Hello,
I have written up a draft of a draft, showing what I feel that
a "Content-language" header should look like.
In the process, I also found a need to augument multipart/alternative
with an argument that told people what the difference is; I found
this easier than starting to define multipart/alternative(format),
multipart/alternative-language, multipart/alternative-rating
(rating=pg/r/x, for MIME video rental :-) and so on.
It's too late to give it much thought at the current IETF, but
final authority is in the lists anywaon.
Ready, set - COMMENT!
Regards,
Harald T. Alvestrand
Internet-Draft
Language tag for MIME body parts
<blabla goes here>
This document describes a Content-Language: header for use with body
parts of MIME.
It also describes a new parameter to the Multipart/Alternative type,
to aid in the usage of the Content-Language: header.
The syntax of this header is:
Content-language: <2xAlpha>[_2xAlpha] (comment) [ , ... ]
The first 2xAlpha is an ISO 639 code for a language. If required, the
second 2xAlpha may define the country using a particular language
(such as en_GB and en_US), as per ISO 639.
If further information is needed, it is carried as RFC-822 comments
until ISO 639 is revised.
For languages that do not have an ISO 639 code, the language "xx" is
used, with an appropriate geographical area and comment. This is not
very useful for picking the correct thing, but is better than lying.
(The codes xa to xz are reserved for local use in ISO 639 <CHECK>)
This may include:
- Dialect information. ISO 639 does not recognize variants of a
language that do not correspond to countries.
- Languages not listed in ISO 639.
If multiple languages are used in the MIME body part, they are listed
with commas between them.
If the comments need the usage of extended character sets, RFC 1342
<should really have a STD number; it changes!> is used inside the
comment.
MEANING
The meaning of the header is:
- For a single information object, it should be taken as the set of
languages that is required for a complete comprehension of the
complete object. Examples: Simple text.
- For an aggregation of information object, it should be taken as the
set of languages used inside components of that aggregation.
Examples: Document stores and libraries.
- For information objects whose purpose in life is providing
alternatives, it should be regarded as a hint that the material
inside is provided in several languages, and that one has to inspect
each of the alternatives in order to find its language or languages.
In this case, multiple languages need not mean that one needs to be
multilingual to get complete understanding of the document. Examples:
MIME multipart/alternative.
EXAMPLES:
Norwegian official document, with parallel text in both official
versions of Norwegian. Both versions are readable by all Norwegians.
Content-language: no (nynorsk), no (bokm?l)

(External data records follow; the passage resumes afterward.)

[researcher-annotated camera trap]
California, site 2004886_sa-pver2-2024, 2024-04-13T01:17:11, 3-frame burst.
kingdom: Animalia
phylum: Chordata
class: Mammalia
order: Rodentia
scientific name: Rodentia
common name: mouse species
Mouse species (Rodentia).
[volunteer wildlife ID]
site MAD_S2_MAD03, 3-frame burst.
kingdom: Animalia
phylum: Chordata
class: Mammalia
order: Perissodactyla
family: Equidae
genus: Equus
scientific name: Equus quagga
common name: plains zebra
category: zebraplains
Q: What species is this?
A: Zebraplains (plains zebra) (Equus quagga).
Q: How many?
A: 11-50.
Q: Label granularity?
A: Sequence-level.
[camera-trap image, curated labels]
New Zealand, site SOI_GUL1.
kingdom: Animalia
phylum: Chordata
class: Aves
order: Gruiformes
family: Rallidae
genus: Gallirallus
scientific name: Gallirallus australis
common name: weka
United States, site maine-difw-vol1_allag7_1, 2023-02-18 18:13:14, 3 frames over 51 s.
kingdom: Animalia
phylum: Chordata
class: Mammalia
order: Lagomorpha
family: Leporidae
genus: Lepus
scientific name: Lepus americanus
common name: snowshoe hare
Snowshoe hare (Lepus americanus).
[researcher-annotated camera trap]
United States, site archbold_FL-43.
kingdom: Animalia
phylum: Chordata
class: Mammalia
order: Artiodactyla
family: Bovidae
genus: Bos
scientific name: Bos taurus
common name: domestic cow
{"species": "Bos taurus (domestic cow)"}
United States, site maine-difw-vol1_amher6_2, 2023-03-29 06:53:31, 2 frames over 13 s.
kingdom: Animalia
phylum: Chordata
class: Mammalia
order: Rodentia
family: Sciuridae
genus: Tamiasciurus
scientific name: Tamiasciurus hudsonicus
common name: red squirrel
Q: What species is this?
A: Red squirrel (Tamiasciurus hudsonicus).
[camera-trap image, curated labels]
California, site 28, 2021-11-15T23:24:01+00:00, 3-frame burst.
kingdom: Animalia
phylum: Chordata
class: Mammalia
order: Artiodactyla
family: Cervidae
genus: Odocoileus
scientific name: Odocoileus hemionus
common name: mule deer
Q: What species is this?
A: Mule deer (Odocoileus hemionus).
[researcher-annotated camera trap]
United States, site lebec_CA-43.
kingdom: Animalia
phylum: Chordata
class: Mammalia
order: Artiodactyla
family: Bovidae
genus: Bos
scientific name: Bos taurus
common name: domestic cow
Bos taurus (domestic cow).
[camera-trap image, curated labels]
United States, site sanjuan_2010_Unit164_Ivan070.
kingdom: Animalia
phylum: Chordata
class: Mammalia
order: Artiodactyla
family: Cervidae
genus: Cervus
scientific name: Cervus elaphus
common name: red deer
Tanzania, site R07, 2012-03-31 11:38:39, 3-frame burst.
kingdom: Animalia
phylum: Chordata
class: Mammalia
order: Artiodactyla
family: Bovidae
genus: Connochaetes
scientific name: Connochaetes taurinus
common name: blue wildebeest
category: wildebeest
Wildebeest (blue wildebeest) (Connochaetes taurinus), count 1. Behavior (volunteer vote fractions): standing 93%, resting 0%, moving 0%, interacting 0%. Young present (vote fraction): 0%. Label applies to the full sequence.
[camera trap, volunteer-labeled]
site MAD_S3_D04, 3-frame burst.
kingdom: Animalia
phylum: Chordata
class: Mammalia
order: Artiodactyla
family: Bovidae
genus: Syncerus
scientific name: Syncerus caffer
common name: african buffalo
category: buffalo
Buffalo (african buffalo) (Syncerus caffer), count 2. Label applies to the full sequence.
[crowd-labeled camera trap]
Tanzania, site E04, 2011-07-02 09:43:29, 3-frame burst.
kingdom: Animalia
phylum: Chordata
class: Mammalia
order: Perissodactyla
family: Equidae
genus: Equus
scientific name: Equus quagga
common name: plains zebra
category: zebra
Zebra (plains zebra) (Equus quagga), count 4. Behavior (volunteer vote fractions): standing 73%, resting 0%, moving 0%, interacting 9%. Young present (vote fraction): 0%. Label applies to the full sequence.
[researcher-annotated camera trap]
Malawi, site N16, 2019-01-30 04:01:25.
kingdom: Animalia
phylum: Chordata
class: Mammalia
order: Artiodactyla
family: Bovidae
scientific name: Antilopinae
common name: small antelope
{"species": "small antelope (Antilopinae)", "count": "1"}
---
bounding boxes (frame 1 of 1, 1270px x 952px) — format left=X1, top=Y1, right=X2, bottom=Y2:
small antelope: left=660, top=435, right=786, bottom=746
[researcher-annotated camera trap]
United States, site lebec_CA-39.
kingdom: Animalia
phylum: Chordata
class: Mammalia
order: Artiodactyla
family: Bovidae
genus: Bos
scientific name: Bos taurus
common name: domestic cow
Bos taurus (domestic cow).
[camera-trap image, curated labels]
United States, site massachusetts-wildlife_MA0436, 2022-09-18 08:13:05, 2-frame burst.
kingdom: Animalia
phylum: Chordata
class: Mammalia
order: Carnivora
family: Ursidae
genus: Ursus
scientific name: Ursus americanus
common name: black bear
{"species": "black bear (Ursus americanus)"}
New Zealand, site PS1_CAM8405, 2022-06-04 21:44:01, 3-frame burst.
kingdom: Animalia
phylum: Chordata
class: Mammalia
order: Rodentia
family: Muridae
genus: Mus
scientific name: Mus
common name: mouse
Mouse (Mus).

Voice recording from the London docks
Content-language: en_GB (cockney)
Document in Sami, which does not have an ISO 639 code, and is spoken
in several countries, but with about half the speakers in Norway
Content-language: xx_no (Sami)
An English-French dictionary
Content-language: en, fr (This is a dictionary)
An official EC document
Content-language: en, fr, ge, da, gr, it
USAGE EXAMPLES
Examples of protocol usage of this header are:
- WWW selection of an appropriate version of information for display,
based on a profile for the user listing languages that are understood
- MIME usage of alternate body parts in E-mail
THE DIFFERENCE= PARAMETER
Currently, Multipart/Alternative only has one parameter: boundary.
The common usage of Multipart/Alternative is to have more than one
format of the same message (f.ex. PostScript and ASCII).
The use of language tags to differentiate between different
alternatives will certainly not lead all MIME UAs to present the most
sensible body part as default.
Therefore, a new parameter is defined, to allow the configuration of
MIME readers to handle language differences in a sensible manner.
Name: Difference
Value: One of
content-type
content-language
Further values can be registered with IANA; it must be the name of a
header for which a definition exists in a published document.
If not present, Difference=Content-type is assumed.
The intent is that the MIME reader can look at this header of the
message component to do an intelligent choice of what to present to
the user.
MIME EXAMPLE:
Content-type: multipart/alternative; difference=content-language
Content-language: en, fr
--limit
Content-language: fr
--limit
Content-language: en
--limit--
In order to give a sensible display first on non-MIME readers, the
English version should usually be the first one in the list of body
parts.
SECURITY CONSIDERATIONS
Security considerations are not considered in this memo
CHARACTER SET CONSIDERATIONS
See RFC 1342 comment. Codes are always US-ASCII.
GATEWAYING CONSIDERATIONS
RFC 1327 defines a Language: header. This header is not recommended
now, because it is defined to be a single 2-letter language code, and
the X.400 header it is supposed to gateway is a list of language
codes.
It is suggested that RFC 1327 be updated to produce the
Content-language: header, and to turn this header into the ISO/CCITT
specified Language components rather than the RFC-822-headers heading
extension.
REFERENCES
ISO 639
RFC 1341
RFC 1342
RFC 1327